Aim of the exercise — Without omitting anything, return the records precisely as given.

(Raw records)
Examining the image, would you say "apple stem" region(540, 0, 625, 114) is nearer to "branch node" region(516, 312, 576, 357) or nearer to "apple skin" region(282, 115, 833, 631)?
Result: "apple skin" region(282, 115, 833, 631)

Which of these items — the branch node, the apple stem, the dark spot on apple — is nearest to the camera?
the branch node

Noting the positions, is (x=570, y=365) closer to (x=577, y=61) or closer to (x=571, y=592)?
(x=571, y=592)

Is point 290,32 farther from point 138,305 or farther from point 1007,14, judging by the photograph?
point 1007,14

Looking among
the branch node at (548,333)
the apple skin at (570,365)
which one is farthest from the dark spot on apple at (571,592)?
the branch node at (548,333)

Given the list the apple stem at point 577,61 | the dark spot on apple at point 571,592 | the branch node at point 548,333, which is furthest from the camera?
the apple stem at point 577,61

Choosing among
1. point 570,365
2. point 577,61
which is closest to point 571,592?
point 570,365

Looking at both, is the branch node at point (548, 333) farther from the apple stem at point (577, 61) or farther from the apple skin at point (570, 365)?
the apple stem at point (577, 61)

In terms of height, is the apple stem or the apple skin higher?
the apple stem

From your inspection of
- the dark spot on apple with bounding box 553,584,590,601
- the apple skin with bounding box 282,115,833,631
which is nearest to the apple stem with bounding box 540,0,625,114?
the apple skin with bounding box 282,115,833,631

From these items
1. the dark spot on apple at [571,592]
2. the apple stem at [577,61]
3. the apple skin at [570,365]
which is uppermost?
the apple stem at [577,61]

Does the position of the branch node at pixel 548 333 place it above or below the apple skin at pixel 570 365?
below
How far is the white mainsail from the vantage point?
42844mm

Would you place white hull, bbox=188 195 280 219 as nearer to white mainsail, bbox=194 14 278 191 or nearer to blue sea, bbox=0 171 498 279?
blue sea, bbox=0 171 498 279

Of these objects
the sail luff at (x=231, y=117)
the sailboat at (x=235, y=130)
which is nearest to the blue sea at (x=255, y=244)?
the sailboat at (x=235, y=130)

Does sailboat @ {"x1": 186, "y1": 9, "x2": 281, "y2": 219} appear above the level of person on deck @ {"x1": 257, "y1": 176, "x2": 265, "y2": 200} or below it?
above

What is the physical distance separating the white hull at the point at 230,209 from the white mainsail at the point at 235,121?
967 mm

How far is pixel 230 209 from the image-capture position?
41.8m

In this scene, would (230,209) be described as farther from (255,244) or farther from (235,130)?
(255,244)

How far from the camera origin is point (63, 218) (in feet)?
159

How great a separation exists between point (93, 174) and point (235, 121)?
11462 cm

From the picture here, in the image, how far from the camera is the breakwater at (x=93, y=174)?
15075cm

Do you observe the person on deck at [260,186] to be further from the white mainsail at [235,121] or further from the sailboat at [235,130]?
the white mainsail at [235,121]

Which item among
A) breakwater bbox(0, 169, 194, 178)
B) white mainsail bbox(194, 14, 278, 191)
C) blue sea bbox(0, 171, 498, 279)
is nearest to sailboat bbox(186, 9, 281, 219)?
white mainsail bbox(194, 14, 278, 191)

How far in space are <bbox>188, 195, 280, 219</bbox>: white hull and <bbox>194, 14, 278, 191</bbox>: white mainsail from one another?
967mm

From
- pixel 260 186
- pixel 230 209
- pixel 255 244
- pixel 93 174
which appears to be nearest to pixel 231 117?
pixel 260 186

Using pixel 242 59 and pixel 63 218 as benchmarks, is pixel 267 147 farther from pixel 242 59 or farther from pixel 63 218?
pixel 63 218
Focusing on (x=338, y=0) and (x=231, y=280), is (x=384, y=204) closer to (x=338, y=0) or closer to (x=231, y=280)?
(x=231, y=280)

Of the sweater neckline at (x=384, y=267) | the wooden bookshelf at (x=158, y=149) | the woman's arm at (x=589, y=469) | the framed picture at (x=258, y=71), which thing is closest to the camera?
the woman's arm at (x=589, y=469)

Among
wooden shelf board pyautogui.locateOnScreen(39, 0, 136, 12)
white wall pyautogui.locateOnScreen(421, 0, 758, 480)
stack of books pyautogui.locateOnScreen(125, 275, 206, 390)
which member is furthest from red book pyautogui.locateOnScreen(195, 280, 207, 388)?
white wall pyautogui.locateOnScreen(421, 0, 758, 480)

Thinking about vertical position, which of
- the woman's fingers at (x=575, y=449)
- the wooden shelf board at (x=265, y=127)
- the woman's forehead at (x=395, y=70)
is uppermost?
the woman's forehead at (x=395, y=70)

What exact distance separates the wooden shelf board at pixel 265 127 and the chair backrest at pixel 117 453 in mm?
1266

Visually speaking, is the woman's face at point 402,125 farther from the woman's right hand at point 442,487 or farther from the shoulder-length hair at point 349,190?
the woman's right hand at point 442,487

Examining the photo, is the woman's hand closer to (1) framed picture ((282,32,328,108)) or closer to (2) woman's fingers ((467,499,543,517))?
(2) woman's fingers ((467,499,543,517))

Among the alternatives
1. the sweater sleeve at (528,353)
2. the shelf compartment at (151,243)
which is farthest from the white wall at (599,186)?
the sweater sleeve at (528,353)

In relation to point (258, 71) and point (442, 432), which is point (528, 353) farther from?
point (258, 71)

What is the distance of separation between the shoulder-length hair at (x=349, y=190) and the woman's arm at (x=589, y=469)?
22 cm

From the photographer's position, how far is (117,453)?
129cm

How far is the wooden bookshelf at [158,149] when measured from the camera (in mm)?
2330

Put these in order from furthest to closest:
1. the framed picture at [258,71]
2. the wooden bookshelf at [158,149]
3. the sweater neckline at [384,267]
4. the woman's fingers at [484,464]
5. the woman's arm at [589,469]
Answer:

Answer for this exercise —
Examining the image, would you say "apple stem" region(540, 0, 625, 114) is nearer to "branch node" region(516, 312, 576, 357) or nearer to "apple skin" region(282, 115, 833, 631)?
Result: "apple skin" region(282, 115, 833, 631)

Which of these items — the branch node, the apple stem, the dark spot on apple — is nearest to the camera?
the branch node

Noting the positions, is (x=570, y=365) closer to (x=577, y=61) or closer to (x=571, y=592)?
(x=571, y=592)

Is point 290,32 farther from point 138,305 or farther from point 1007,14, judging by the photograph?
point 1007,14

Looking among
the branch node at (548,333)
the apple skin at (570,365)
which one is farthest from the dark spot on apple at (571,592)?
the branch node at (548,333)

Given the list the apple stem at point 577,61 | the dark spot on apple at point 571,592 | the branch node at point 548,333, which is furthest from the camera?
the apple stem at point 577,61

Choosing among
1. point 570,365
2. point 577,61
which is closest to point 571,592?
point 570,365

Looking at both, is the branch node at point (548, 333) farther from the apple stem at point (577, 61) or farther from the apple skin at point (570, 365)?
the apple stem at point (577, 61)

In terms of height, is the apple stem or the apple skin higher?
the apple stem

From your inspection of
- the dark spot on apple with bounding box 553,584,590,601
- the apple skin with bounding box 282,115,833,631
which is nearest to the apple stem with bounding box 540,0,625,114?
the apple skin with bounding box 282,115,833,631

From these items
1. the dark spot on apple at [571,592]
2. the apple stem at [577,61]
3. the apple skin at [570,365]
which is uppermost?
the apple stem at [577,61]

Does the position of the branch node at pixel 548 333 place it above or below the apple skin at pixel 570 365?
below
How far is the white mainsail from the vantage point?
42844mm

Would you place white hull, bbox=188 195 280 219 as nearer to white mainsail, bbox=194 14 278 191 or nearer to blue sea, bbox=0 171 498 279?
blue sea, bbox=0 171 498 279

Of these objects
the sail luff at (x=231, y=117)
the sailboat at (x=235, y=130)
which is nearest to the blue sea at (x=255, y=244)?
the sailboat at (x=235, y=130)

Does sailboat @ {"x1": 186, "y1": 9, "x2": 281, "y2": 219} appear above the level of person on deck @ {"x1": 257, "y1": 176, "x2": 265, "y2": 200} or below it?
above

What is the physical distance separating the white hull at the point at 230,209 from the white mainsail at the point at 235,121?
967 mm

How far is pixel 230 209 from the image-capture position?
41.8m

In this scene, would (230,209) be described as farther from (255,244) or farther from (235,130)?
(255,244)

How far from the camera origin is point (63, 218) (in feet)?
159

How great a separation exists between point (93, 174) and point (235, 121)?
11462 cm

From the picture here, in the image, how far from the camera is the breakwater at (x=93, y=174)?
15075cm

Do you observe the person on deck at [260,186] to be further from the white mainsail at [235,121] or further from the sailboat at [235,130]?
the white mainsail at [235,121]

Which item among
A) breakwater bbox(0, 169, 194, 178)
B) white mainsail bbox(194, 14, 278, 191)
C) blue sea bbox(0, 171, 498, 279)
is nearest to sailboat bbox(186, 9, 281, 219)?
white mainsail bbox(194, 14, 278, 191)

How far in space are <bbox>188, 195, 280, 219</bbox>: white hull and <bbox>194, 14, 278, 191</bbox>: white mainsail from one another?
967mm

From
- pixel 260 186
- pixel 230 209
- pixel 255 244
- pixel 93 174
which appears to be nearest to pixel 231 117?
pixel 260 186

Using pixel 242 59 and pixel 63 218 as benchmarks, is pixel 267 147 farther from pixel 242 59 or farther from pixel 63 218?
pixel 63 218
Focusing on (x=338, y=0) and (x=231, y=280), is (x=384, y=204) closer to (x=338, y=0) or closer to (x=231, y=280)?
(x=231, y=280)

Of the sweater neckline at (x=384, y=267) | the wooden bookshelf at (x=158, y=149) | the woman's arm at (x=589, y=469) | the framed picture at (x=258, y=71), which thing is closest to the camera?
the woman's arm at (x=589, y=469)

Among
wooden shelf board pyautogui.locateOnScreen(39, 0, 136, 12)
white wall pyautogui.locateOnScreen(421, 0, 758, 480)
stack of books pyautogui.locateOnScreen(125, 275, 206, 390)
which member is furthest from red book pyautogui.locateOnScreen(195, 280, 207, 388)?
white wall pyautogui.locateOnScreen(421, 0, 758, 480)

Thinking about vertical position, which of
- the woman's fingers at (x=575, y=449)
- the wooden shelf board at (x=265, y=127)
- the woman's forehead at (x=395, y=70)
is uppermost?
the woman's forehead at (x=395, y=70)

What exact distance separates the wooden shelf board at pixel 265 127 and the chair backrest at pixel 117 453 in mm?
1266

Visually speaking, is the woman's face at point 402,125 farther from the woman's right hand at point 442,487 or farther from the shoulder-length hair at point 349,190?
the woman's right hand at point 442,487

Examining the photo, is the woman's hand closer to (1) framed picture ((282,32,328,108)) or closer to (2) woman's fingers ((467,499,543,517))?
(2) woman's fingers ((467,499,543,517))

Among the alternatives
1. the sweater sleeve at (528,353)
2. the shelf compartment at (151,243)
which is farthest from the white wall at (599,186)?
the sweater sleeve at (528,353)

In relation to point (258, 71) and point (442, 432), which is point (528, 353) farther from?
point (258, 71)

What is the distance of separation between the shoulder-length hair at (x=349, y=190) and the woman's arm at (x=589, y=469)?
22 cm

From the photographer's position, how far is (117,453)?
129cm

How far is the wooden bookshelf at [158,149] when measured from the camera (in mm)?
2330

Put these in order from furthest to closest:
1. the framed picture at [258,71]
2. the wooden bookshelf at [158,149]
3. the sweater neckline at [384,267]
4. the woman's fingers at [484,464]
5. the woman's arm at [589,469]
Answer:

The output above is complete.